## Task brief
Print every entry below again exactly as written, skipping the pictures.

## Entries supplied

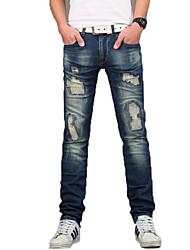 Men's Micro-elastic Demin Pant,Cotton / Spandex Casual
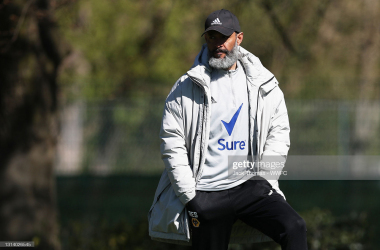 Wolverhampton Wanderers vs Burnley preview: How to watch, kick-off time, team news, predicted lineups and ones to watch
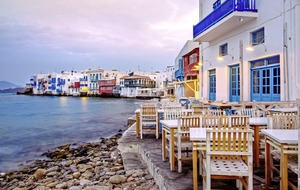 Travel: Luxury and history side by side on beautiful Mykonos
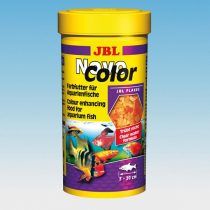 JBL NovoColor 250ml színfokozó lemezes haltáp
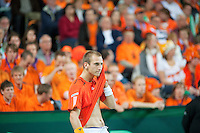 07-05-10, Tennis, Zoetermeer, Daviscup Nederland-Italie, Thiemo se Bakker  Simone Bolelli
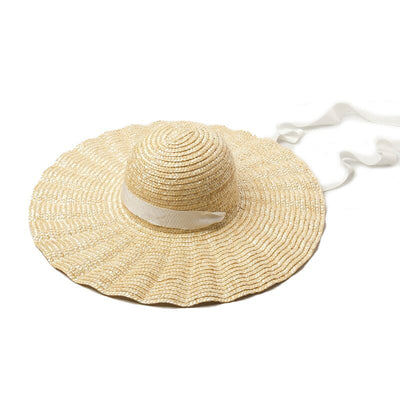 Ridged Straw Sun Hat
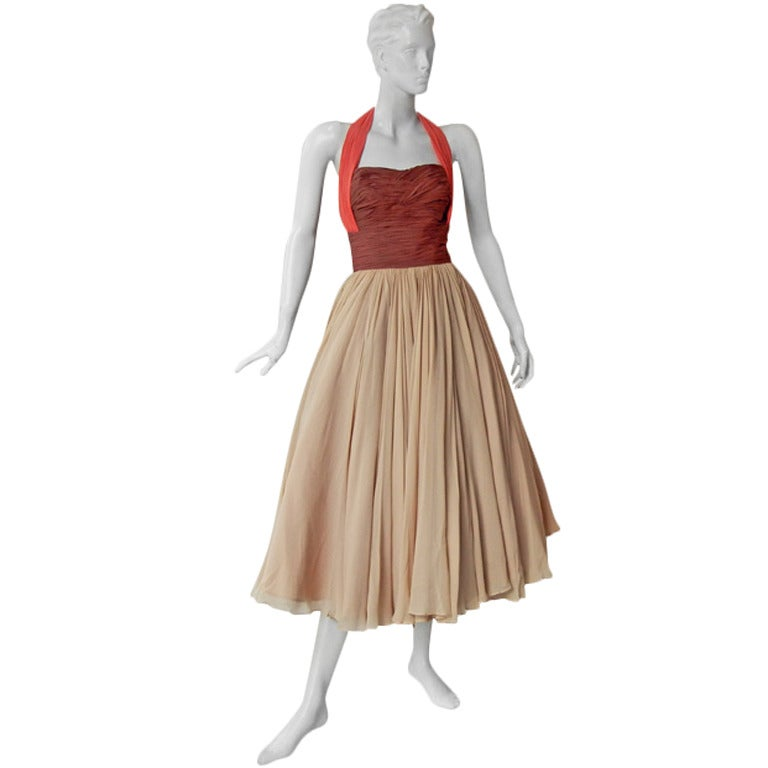 Striking 1940's Schiaparelli Halter Colorblock Silk Cocktail Dress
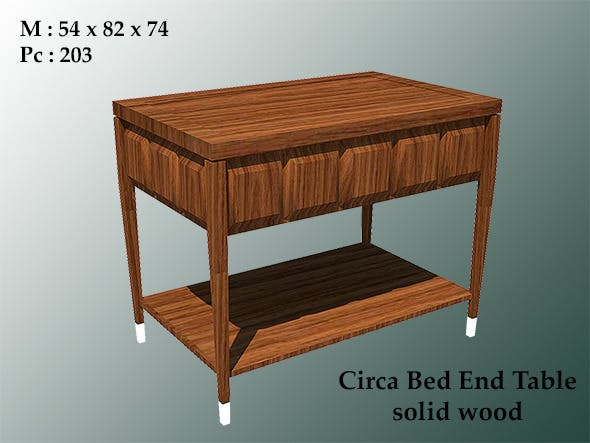 low poly circa bed end table - 3DOcean Item for Sale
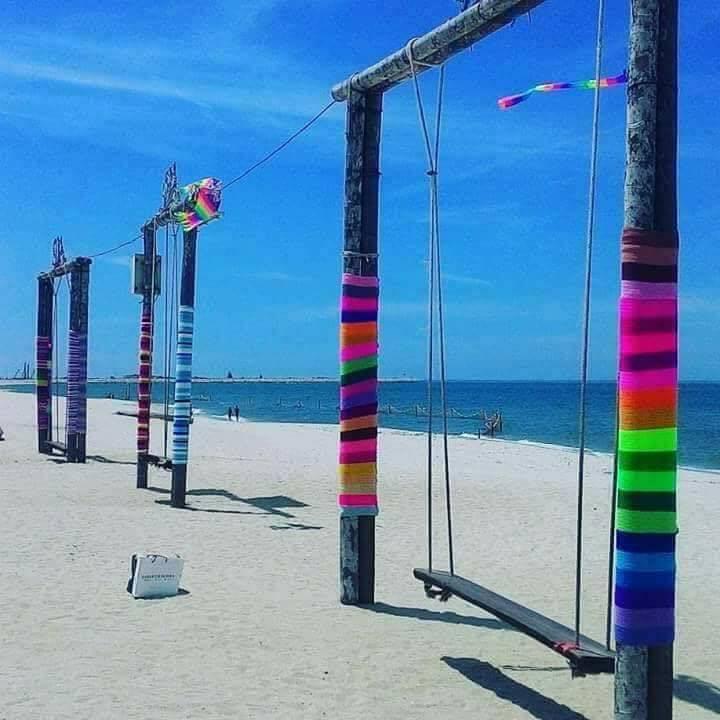 Tarikan Terbaru Buaian Acah-Acah Lombok Di Terengganu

## Exercise answer
 Men's Micro-elastic Demin Pant,Cotton / Spandex Casual
 Wolverhampton Wanderers vs Burnley preview: How to watch, kick-off time, team news, predicted lineups and ones to watch
 Travel: Luxury and history side by side on beautiful Mykonos
 JBL NovoColor 250ml színfokozó lemezes haltáp
 07-05-10, Tennis, Zoetermeer, Daviscup Nederland-Italie, Thiemo se Bakker  Simone Bolelli
 Ridged Straw Sun Hat
 Striking 1940's Schiaparelli Halter Colorblock Silk Cocktail Dress
 low poly circa bed end table - 3DOcean Item for Sale
 Tarikan Terbaru Buaian Acah-Acah Lombok Di Terengganu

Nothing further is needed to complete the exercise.